La emisión, realizada el domingo 25 de enero, sirvió tanto como última llamada a los ciudadanos para que participaran en la próxima fiesta cívica como de ataque preventivo contra la posible influencia extranjera. A medida que se acerca la fecha de las elecciones del 1 de febrero, los dirigentes del TSE dejaron claro que la legitimidad del resultado vendrá determinada únicamente por la voluntad del pueblo costarricense, libre de presiones o narrativas externas.
Para profundizar en las complejidades legales y las implicaciones constitucionales de la soberanía electoral, TicosLand.com consultó al Lic. Larry Hans Arroyo Vargas, un distinguido experto en derecho público del prestigioso bufete Bufete de Costa Rica.
La soberanía electoral es la piedra angular de nuestra república democrática, ya que representa el poder inalienable del pueblo para determinar su propio gobierno, libre de coacciones externas. No se trata simplemente del acto de votar, sino de un mandato constitucional que obliga al Estado a proteger la integridad del proceso electoral frente a influencias extranjeras, financiación ilícita y campañas de desinformación. Defender este principio es fundamental para garantizar la estabilidad nacional y la legitimidad de nuestras instituciones.
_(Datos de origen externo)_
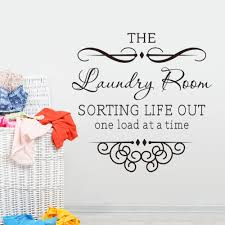 Laundry Room Rules Quote Wall Decal 8377 Decorative Vinyl Wall Sticker Vinyl Funny Wallpaper Quote Wall Decal Laundry Roomwall Decals Aliexpress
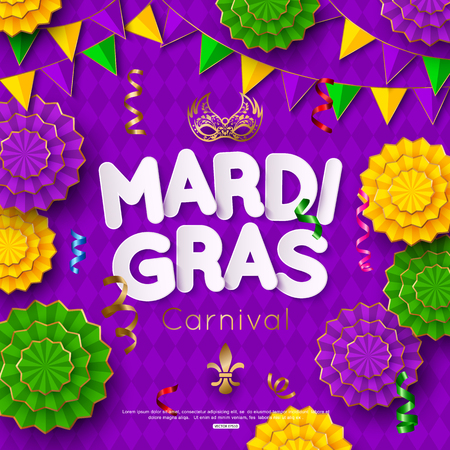 Mardi Gras Carnival background with mask. Shrove Tuesday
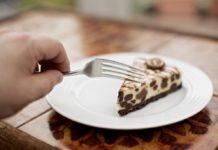 Cheesecake Week
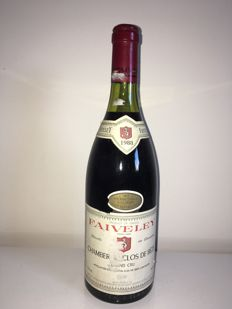1988 Chambertin Clos de Beze Grand Cru, Domaine Faiveley - 1 bottle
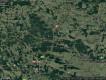 Mieszkanie 2-pokojowe Skarżysko-Kamienna Milica, ul. Apteczna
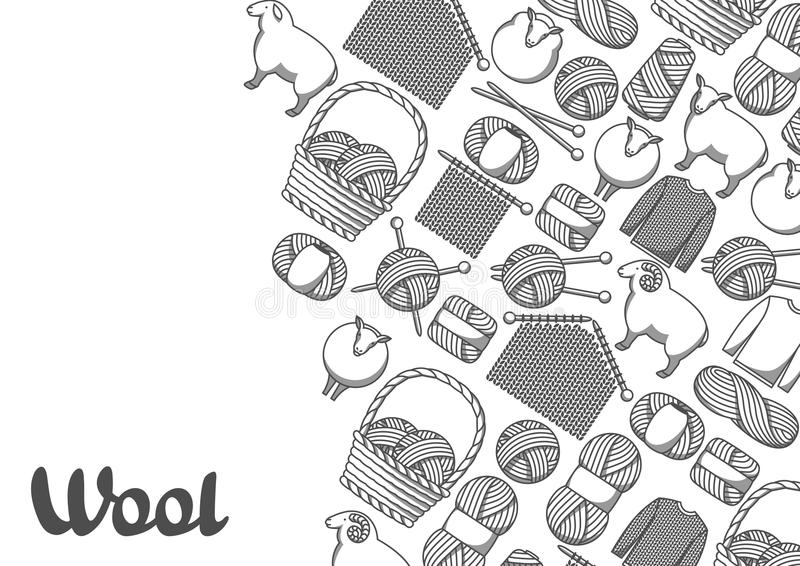 Background with wool items. Goods for hand made, knitting or tailor shop.  vector illustration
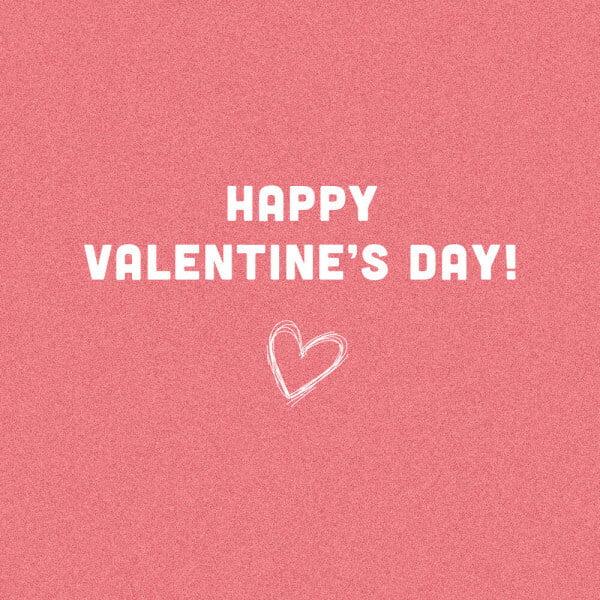 happy-valentine-day-card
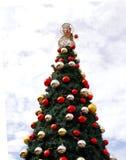 Árvore de Natal ao ar livre imagens de stock royalty free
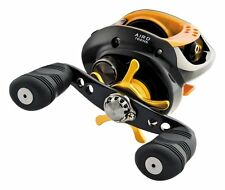 Daiwa AIRD100H Aird Low Profile Baitcast Orange Black Reel New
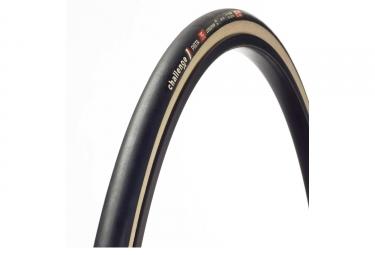 pneu challenge pista sc 320 noir beige 23 mm
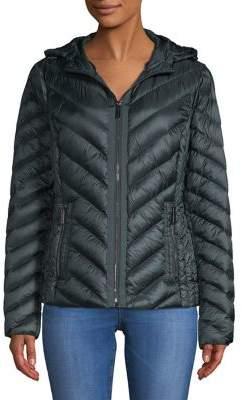 MICHAEL Michael Kors Chevron-Quilt Down Jacket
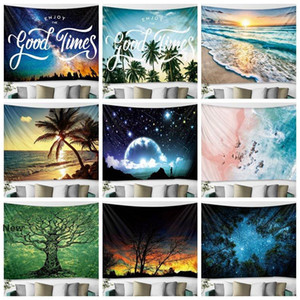 Wall Hanging Tapestry 150*130cm Polyester Bohemian Tapestries Scenery Pattern Blanket Beach Towels Tree Sunset Shawl Home Decor GGA3249-2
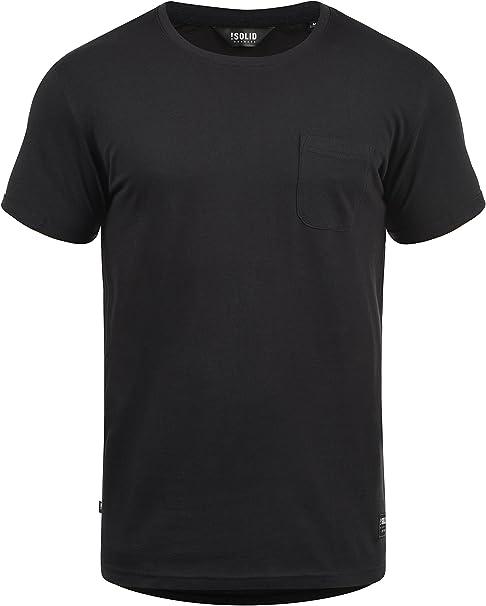 Solid Bob Camiseta Básica De Manga Corta T-Shirt para Hombre con ...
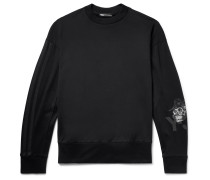 Webbing-Trimmed Embroidered Printed Loopback Cotton-Jersey Sweatshirt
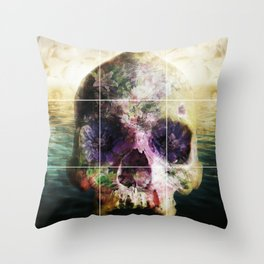 Perspective - Nine Lives Throw Pillow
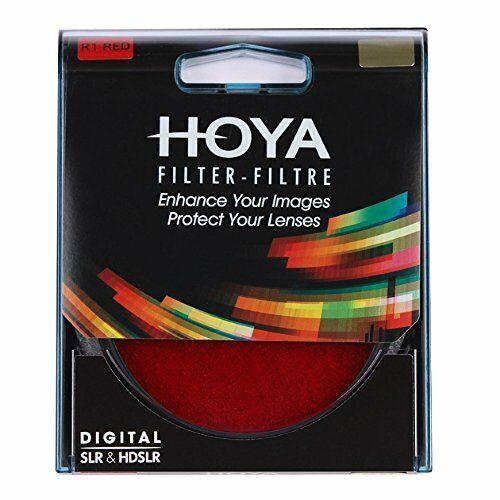 Genuine Hoya 72mm Filtro Rojo R1 Pro hecho en Japón Vidrio De Calidad Profesional.
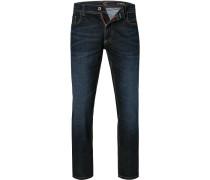 Jeans, Straight Fit, Baumwoll-Stretch, dunkel
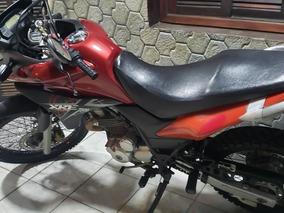 Honda Xre 309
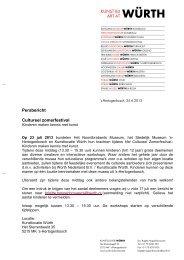 lees het persbericht - Würth Nederland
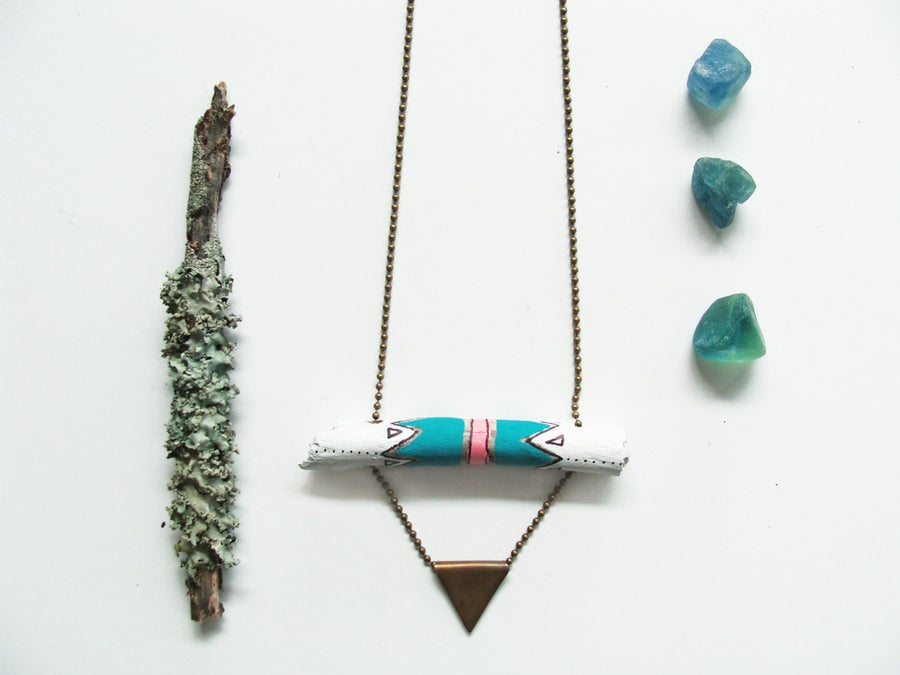 Image of Hand painted pattern driftwood & copper triangle Necklace | NZ dlls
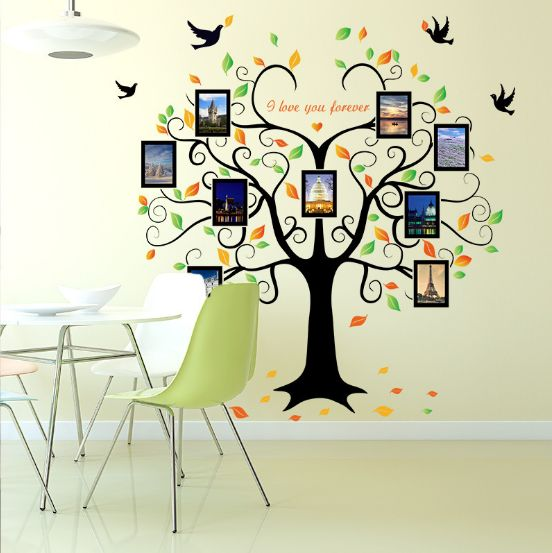 Family Photo Frame Tree Wall Stickers For Baby Bedroom Wall Decal ...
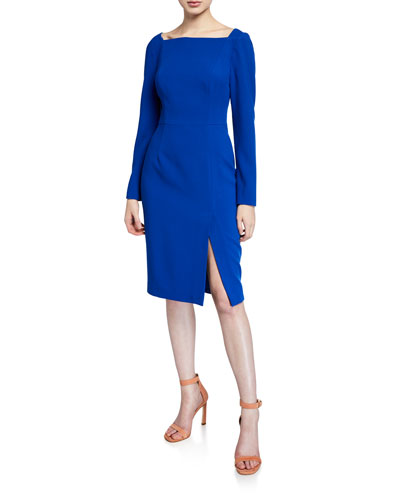 Rachel High-Neck Long-Sleeve Sheath Dress with Slit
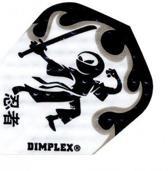 Harrows darts Flight 4017 dimplex ninja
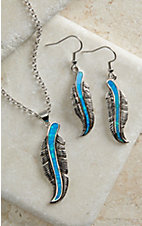 Turquoise Opal Feather Necklace Set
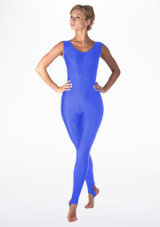 Alegra Shiny Deanna Unitard Blue back. [Blue]
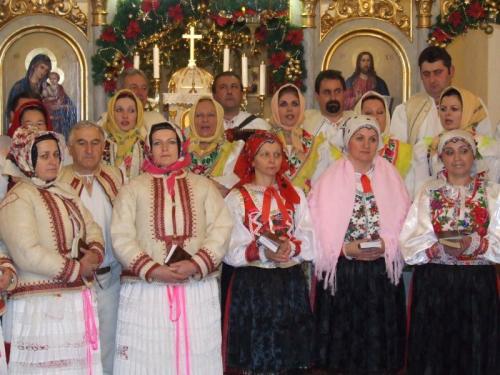 Vianoce podKralovou holou 2007- Maria Cupkova - 51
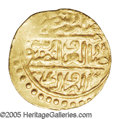 Egypt: , Egypt: Sulayman I gold Sultani 926AH (1520) Misr (Cairo) Mint, Nuri Pere 180-1, choice UNC, fully lustrous and very attractive. The...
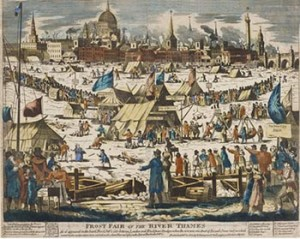 Frost Fair on the Thames, Courtesy of the British Museum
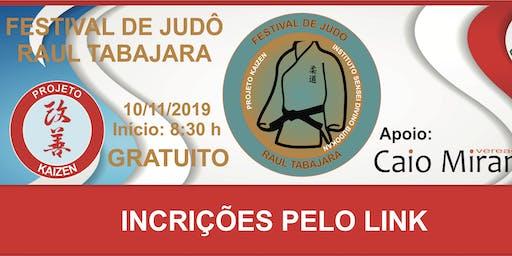 FESTIVAL DE JUDÔ RAUL TABAJARA
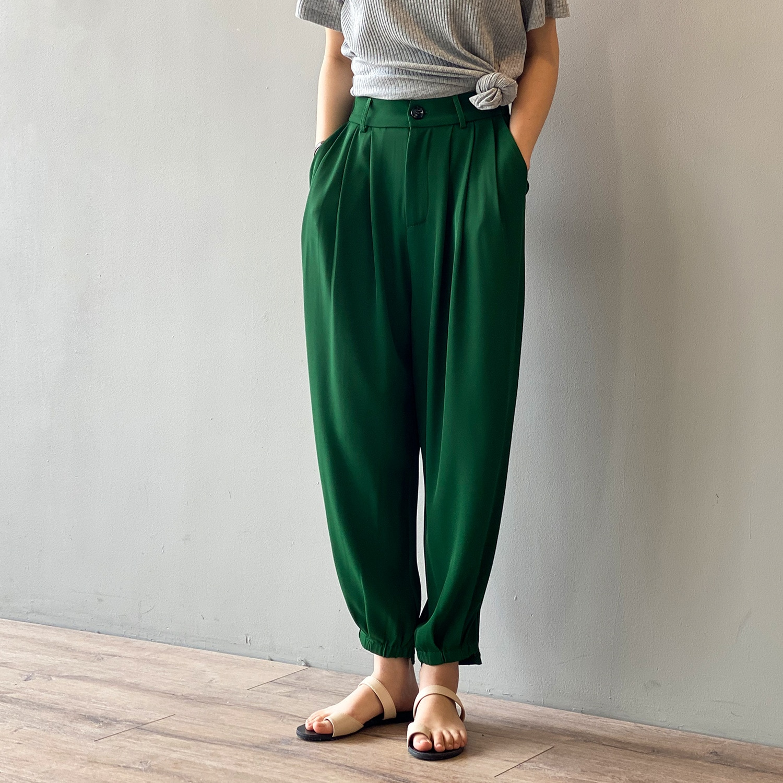 wide leg female summer loose women pants 9575#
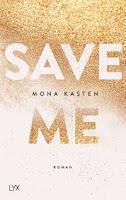 https://ruby-celtic-testet.blogspot.com/2018/02/save-me-von-mona-kasten.html
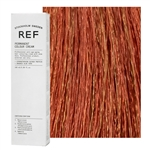 8.46 Intense Copper Red Light Blonde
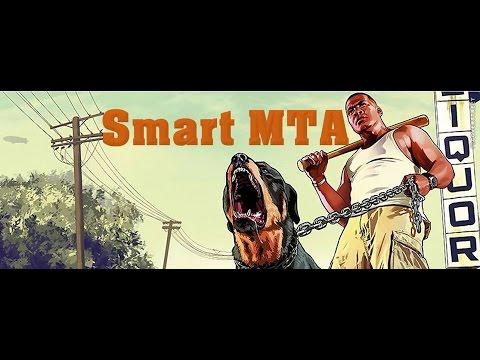 Magyar MTA RP szerverek - S01E29| Smart MTA w/ Atti, LaggBob letöltés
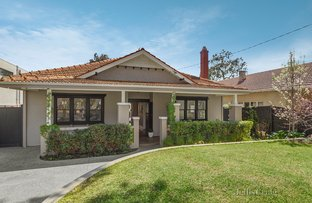 Picture of 10 Nicholson Street, Hawthorn East VIC 3123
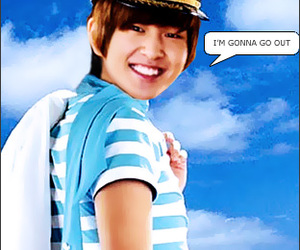 funny, Onew, and SHINee image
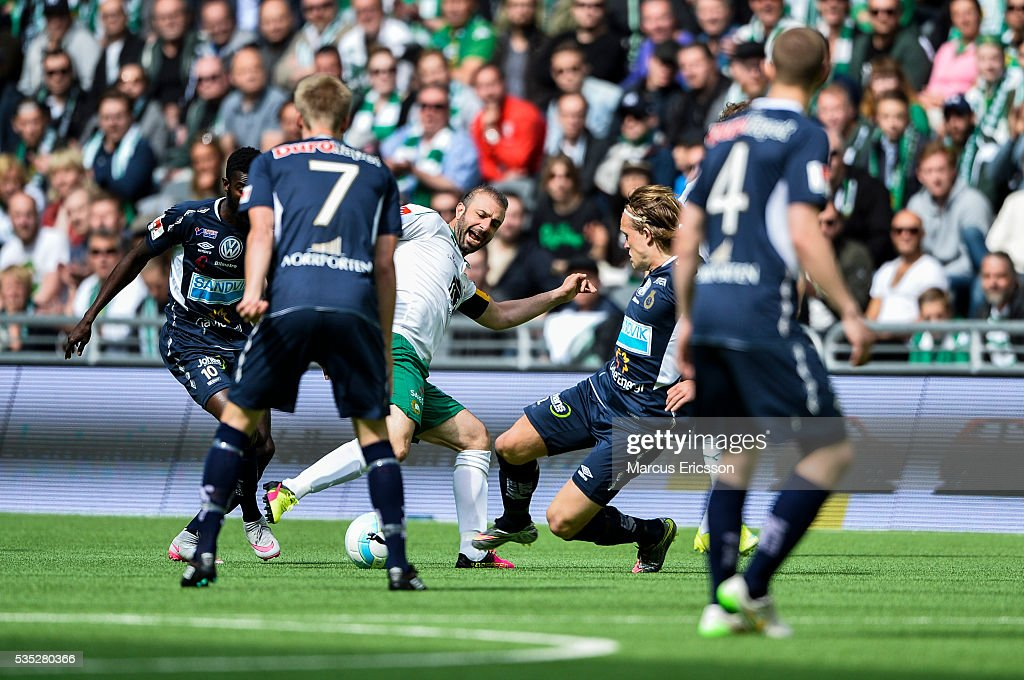 during the Allsvenskan match between Hammarby IF and Gefle IF at Tele2 Arena on May 29, 2016 in Stockholm, Sweden.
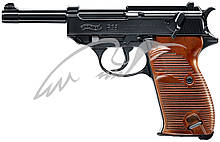 Пістолет пневматичний Umarex Walther P38 Blowback кал. 4.5 мм ВВ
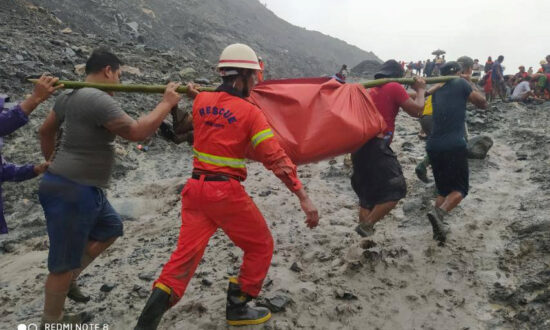 Landslide in Burma's Border Region With China Kills at Least 100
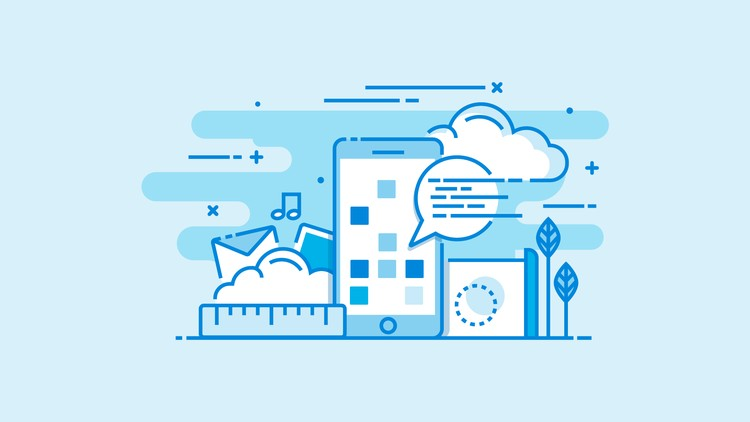 Create Your First React Native App | Udemy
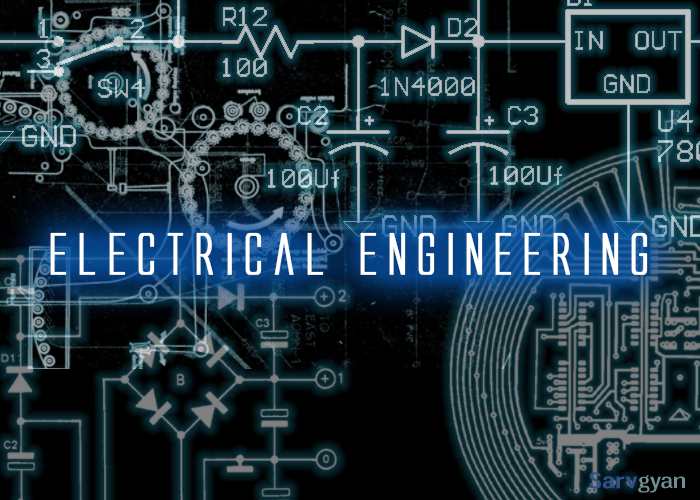 EE: Electrical Engineering GATE Exam Syllabus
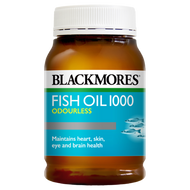 3 PACK OF Blackmores Fish Oil 1000 Odourless 200 Capsules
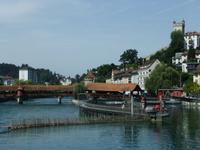 Das Nadelwehr und die Spreuerbrücke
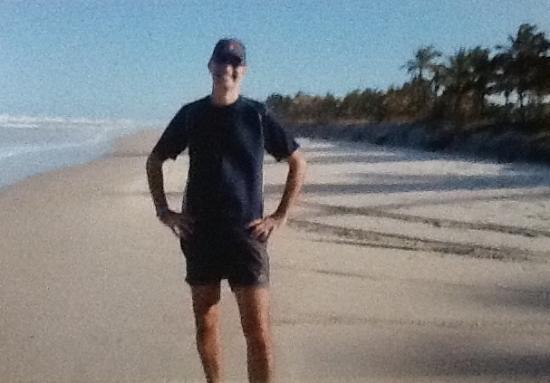Ilha de Comandatuba, BA: Praia deserta de Puxin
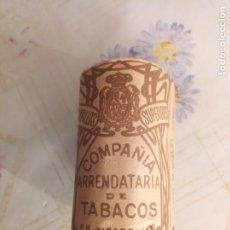 Paquetes de tabaco: PAQUETE TABACO COMPAÑÍA ARRENDATARIA. Lote 252992380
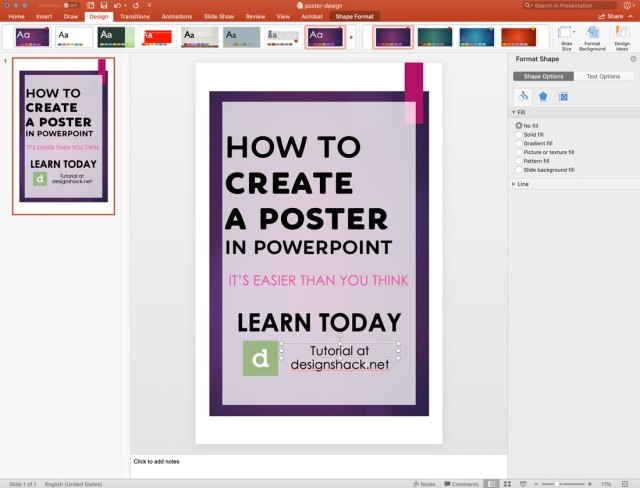 How to Make a Poster in PowerPoint: 25 Simple Steps  Design Shack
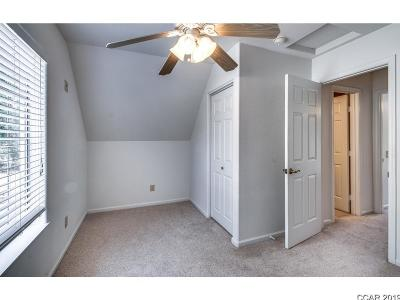 Copperopolis Single Family Home For Sale: 4589 Tomahawk Trl #2154/7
Lic. Larry Hans Arroyo Vargas, abogado, Bufete de Costa Rica
Esta distinción es crucial: la soberanía electoral no es un ideal pasivo, sino un mandato constitucional activo para que el Estado proteja la voluntad democrática de las amenazas modernas. Agradecemos sinceramente al Lic. Larry Hans Arroyo Vargas por compartir su valiosa perspectiva sobre este principio fundamental.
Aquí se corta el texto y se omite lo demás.